• huckster •
hêk-stêr • Hear it!
Part of Speech: Noun
Meaning: 1. A street peddler, a hawker of petty wares. 2. An overly aggressive, shifty-eyed, seemingly untrustworthy salesman. 3. An agent who produces advertising material.
Notes: Since today's "Good" Word took on its pejorative sense, the words derived from it all have a facetious taste (all the more reason for using them). The practice of huckstering is generally called hucksterism and all hucksters collectively are known as hucksterdom, as to be the best huckster in all hucksterdom.
In Play: Hucksters are usually fast-talking salesmen, pandering to the desires of potential customers if not palming off cheap wares for high prices: "My husband always watches the hucksters in the Sunday morning infomercials hawk their wares." Hucksters today are considered to be dishonest if effective salesmen: "Jes Newcombe is a huckster's huckster who could sell icebergs to Eskimos.
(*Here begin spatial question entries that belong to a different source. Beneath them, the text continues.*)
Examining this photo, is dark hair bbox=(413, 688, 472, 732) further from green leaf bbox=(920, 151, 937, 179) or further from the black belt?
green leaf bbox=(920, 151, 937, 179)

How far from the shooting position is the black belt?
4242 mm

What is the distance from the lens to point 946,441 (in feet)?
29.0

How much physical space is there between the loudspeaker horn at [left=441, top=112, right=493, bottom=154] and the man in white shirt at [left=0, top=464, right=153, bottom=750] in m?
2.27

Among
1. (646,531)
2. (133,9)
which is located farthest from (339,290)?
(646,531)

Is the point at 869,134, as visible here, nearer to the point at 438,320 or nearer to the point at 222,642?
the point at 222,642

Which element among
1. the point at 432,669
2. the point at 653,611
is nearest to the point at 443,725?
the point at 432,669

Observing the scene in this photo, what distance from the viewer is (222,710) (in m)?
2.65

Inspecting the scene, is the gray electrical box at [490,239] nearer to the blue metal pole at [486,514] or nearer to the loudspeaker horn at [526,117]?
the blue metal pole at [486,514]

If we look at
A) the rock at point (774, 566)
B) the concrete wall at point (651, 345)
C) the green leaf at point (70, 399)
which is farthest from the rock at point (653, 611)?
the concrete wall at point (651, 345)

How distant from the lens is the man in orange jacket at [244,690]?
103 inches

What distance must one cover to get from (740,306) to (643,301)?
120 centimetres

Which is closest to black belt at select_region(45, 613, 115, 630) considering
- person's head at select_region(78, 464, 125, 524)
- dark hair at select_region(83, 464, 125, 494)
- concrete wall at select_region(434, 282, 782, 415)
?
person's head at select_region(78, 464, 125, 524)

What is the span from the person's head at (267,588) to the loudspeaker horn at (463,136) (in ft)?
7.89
Word History: Etymologists can't help thinking that this word is related to Middle Dutch hokester "peddler" from hoken "to peddle", a relative of the English verb hawk. The specific sense of "an advertising salesman" is due to the 1946 novel The Hucksters by Frederick Wakeman. Huckster is clearly related to hawk, a word that seems to share an origin with German hocken "to crouch, squat". Some have argued that the German word originally meant "to carry pick-a-back" while others argue that the connection goes back to a time when hawkers squatted in a stall. Either way, no one knows where hoken or hocken comes from. (Let's not forget to thank Chris Berry, who doesn't have to huckster Good Words like today's; we love them.)